Instruction: In the comments on Nvidia's worst GPUs, turn the paragraph beginning "I had a GeForce 256" into a short bulleted list that keeps its main facts.

Selected extract:
The five worst Nvidia GPUs of all time: Infamous and envious graphics cards

I'll never forget nv30...after a weeks-long Internet "countdown," and more bogus benchmark numbers rumored than you have hair on your head, the "leaf blower" (so named because of the very loud cooler that sounded like a hair dryer) was released, and promptly flopped. Six months after initial shipping to panned reviews everywhere, nVidia pulled the plug and canceled the GPU entirely. 3dfx bankrupted itself on the STB factory in Mexico, which it purchased, apparently without doing due diligence, only to discover that the factory had secured more than $500M in debt that STB did not report to 3dfx. Boom, it was over just that quick. nVidia picked up what was left of 3dfx at a bankruptcy fire sale, and then promptly blamed the failure of nv30 on 3dfx, of course...😉
 
I had a GeForce 256 as my first GPU, back when they were the new hot. Having owned many ATi/AMD and Nvidia GPUs over the years I managed to miss all the stinkers (maaaybe the GTX 970 qualifies with the partitioned memory but it was overall a good card) and get most of the best cards. I just picked up a 4070ti under MSRP on a fire sale, time will tell if this was a mistake. So far, so good.

(Rows of spatial question data)
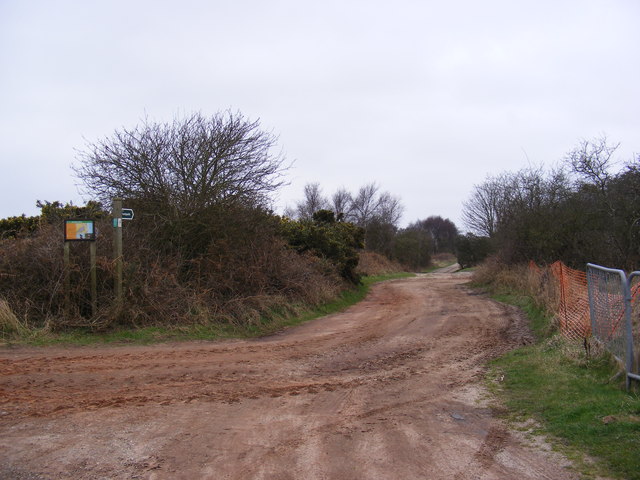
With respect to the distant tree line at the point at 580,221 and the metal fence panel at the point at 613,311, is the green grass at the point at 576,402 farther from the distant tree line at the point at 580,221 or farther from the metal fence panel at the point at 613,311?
the distant tree line at the point at 580,221

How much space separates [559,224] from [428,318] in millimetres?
10222

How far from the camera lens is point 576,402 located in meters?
6.11

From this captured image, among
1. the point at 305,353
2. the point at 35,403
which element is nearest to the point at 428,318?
the point at 305,353

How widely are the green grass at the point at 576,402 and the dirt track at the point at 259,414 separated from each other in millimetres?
344

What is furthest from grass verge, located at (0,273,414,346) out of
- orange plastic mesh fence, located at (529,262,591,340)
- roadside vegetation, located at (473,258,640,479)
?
orange plastic mesh fence, located at (529,262,591,340)

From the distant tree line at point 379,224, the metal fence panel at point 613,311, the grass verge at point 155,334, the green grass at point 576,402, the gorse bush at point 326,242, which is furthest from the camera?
the distant tree line at point 379,224

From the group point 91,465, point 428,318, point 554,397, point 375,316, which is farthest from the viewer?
point 375,316

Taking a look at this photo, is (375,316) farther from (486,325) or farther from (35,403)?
(35,403)

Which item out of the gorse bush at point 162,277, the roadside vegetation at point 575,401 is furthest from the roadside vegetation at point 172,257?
the roadside vegetation at point 575,401

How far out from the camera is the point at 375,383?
24.9 ft

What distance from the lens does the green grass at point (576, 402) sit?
183 inches

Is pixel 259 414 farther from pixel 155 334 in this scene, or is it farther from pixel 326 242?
pixel 326 242

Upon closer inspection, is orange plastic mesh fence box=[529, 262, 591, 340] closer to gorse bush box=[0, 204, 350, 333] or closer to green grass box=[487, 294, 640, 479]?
green grass box=[487, 294, 640, 479]

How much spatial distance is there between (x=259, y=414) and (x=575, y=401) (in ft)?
12.2
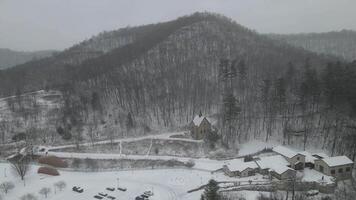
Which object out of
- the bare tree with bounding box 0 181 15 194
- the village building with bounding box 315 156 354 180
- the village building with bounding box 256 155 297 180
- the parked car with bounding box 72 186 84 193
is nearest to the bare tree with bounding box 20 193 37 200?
the bare tree with bounding box 0 181 15 194

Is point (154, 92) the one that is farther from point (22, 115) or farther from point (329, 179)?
point (329, 179)

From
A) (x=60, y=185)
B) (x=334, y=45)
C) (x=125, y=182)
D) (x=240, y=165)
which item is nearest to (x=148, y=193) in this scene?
(x=125, y=182)

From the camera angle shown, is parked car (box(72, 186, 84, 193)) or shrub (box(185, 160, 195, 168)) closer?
parked car (box(72, 186, 84, 193))

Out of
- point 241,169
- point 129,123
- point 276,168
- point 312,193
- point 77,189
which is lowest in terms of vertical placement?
point 77,189

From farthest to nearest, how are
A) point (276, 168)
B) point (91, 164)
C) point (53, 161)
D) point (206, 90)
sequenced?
point (206, 90)
point (53, 161)
point (91, 164)
point (276, 168)

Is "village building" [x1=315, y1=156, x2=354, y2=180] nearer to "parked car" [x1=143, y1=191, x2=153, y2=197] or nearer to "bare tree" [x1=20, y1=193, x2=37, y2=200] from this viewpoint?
"parked car" [x1=143, y1=191, x2=153, y2=197]

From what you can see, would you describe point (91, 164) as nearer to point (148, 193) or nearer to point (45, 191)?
point (45, 191)
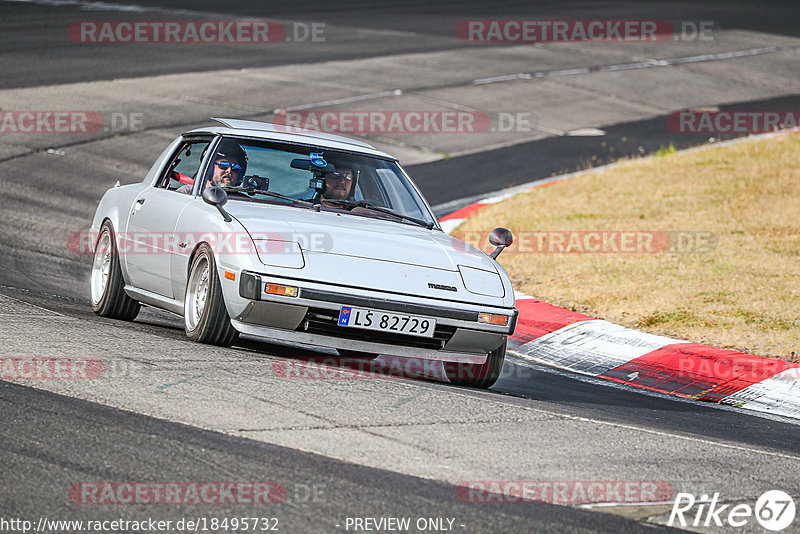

Output of the exercise:
- First GPU was a GeForce 256, bought when it was new.
- Has owned many ATi/AMD and Nvidia GPUs and missed all the bad ones. The GTX 970 might count because of its partitioned memory, but it was a good card overall.
- Got most of the best cards.
- Recently bought a 4070ti under MSRP in a fire sale. It has been good so far.